Eines sei unmissverständlich klargestellt: Ich will weder dem Feminismus seine Spitze nehmen noch den Männern vorgaukeln, dass er ihr Leben nicht verändern wird, denn das hat er schon getan, und er wird es auch weiter tun, bis wir fertig sind – und das ist gut. Es ist ja nicht so, dass wir uns keinen Feminismus leisten könnten. Egal, wie pleite wir sind, können wir uns umgekehrt eine Welt ohne Feminismus nicht leisten. Und ich kann es gar nicht abwarten, dass wir endlich in Gang kommen.
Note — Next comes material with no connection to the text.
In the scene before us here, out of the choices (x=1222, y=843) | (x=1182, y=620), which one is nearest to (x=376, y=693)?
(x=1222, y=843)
Ich kann es nicht erwarten, dass wir einander gleichberechtigt begegnen. Ich kann es nicht erwarten, dass das Potential der Menschen endlich frei ist, und das wird geschehen, wenn die eine Hälfte der Menschheit nicht mehr in Angst vor der anderen lebt. Ich kann es nicht erwarten, dass wir ohne jede Angst vor Gewalt anziehen können, was wir wollen, und lieben können, wen wir wollen. Männer, Frauen und alle anderen bauen diese Welt auf, indem sie sich um ein freies Leben bemühen, freier, als es in dieser Monstrosität, die wir modernes Leben nennen, völlig gefahrlos möglich ist.
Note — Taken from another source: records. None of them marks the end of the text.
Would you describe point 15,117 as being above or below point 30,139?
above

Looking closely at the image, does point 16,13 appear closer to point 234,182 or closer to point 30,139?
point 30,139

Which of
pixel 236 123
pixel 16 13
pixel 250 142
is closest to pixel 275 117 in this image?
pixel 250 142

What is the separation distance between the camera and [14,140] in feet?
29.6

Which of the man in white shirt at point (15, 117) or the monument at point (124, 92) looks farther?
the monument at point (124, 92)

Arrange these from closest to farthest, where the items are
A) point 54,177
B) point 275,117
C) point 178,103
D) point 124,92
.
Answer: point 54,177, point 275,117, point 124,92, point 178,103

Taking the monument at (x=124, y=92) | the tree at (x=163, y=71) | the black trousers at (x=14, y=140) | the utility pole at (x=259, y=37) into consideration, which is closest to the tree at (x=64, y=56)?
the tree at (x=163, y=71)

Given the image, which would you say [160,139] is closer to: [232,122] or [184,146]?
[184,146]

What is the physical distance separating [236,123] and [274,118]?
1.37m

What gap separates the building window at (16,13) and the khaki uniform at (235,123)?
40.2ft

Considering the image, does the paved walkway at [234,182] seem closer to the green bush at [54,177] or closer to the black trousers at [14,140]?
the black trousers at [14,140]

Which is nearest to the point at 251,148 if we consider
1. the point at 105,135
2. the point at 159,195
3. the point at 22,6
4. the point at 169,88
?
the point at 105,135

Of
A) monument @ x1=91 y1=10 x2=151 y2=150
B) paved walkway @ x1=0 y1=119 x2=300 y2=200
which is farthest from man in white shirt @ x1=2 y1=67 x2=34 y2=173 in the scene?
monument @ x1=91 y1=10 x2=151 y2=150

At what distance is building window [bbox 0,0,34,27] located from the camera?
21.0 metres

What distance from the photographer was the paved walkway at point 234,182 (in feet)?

Mit jedem Jahr, das vergeht, begegne ich mehr Männern und Jungs, die die restriktiven Geschlechternormen ebenso satt haben wie wir anderen, und die bereit sind, etwas zu ändern, in ihrem Leben Raum für Unterschiedlichkeit zu schaffen und für all jene einzustehen, die das auch tun. Das ist keine leichte Aufgabe. Wer die Gewaltrituale ablehnt, mit denen ein Mann aufwächst, riskiert Gewalt, riskiert es, Fehler zu machen und dumm dazustehen, riskiert, dass sein Stolz zutiefst verletzt wird, und ich bin ergriffen vom Mut der Männer und Jungs in meinem Leben, die diese Risiken eingehen. Sie sind die starken Männer. Sie wissen, dass wahre Kraft Anpassungsfähigkeit erfordert, denn wer fällt und sich nicht biegen kann, zerbricht. Sie haben die Macht, die Welt zu erneuern. Und solange ich ein politischer Mensch bin, werde ich mit diesen Männern solidarisch sein.
* Der Beitrag basiert auf „Unsagbare Dinge. Sex, Lügen, Revolution“, dem jüngsten Buch der Autorin, das im Verlag Edition Nautilus erschienen ist.
[1]* Der Beitrag basiert auf „Unsagbare Dinge. Sex, Lügen, Revolution“, dem jüngsten Buch der Autorin, das im Verlag Edition Nautilus erschienen ist.
Siehe Natasha Walter, The New Feminism, London 1999; siehe auch Sarah Jaffe, Trickle Down Feminism, in: „Dissent“, Winter 2013.
[2] Susan Faludi, Männer: Das betrogene Geschlecht, übersetzt von Ursula Locke-Groß, Sabine Hübner und Angela Schumitz, Reinbek 2001, S. 13.
[3] How Many Men are Rapists?, www.mptoons.com/blog, 5.5.2004.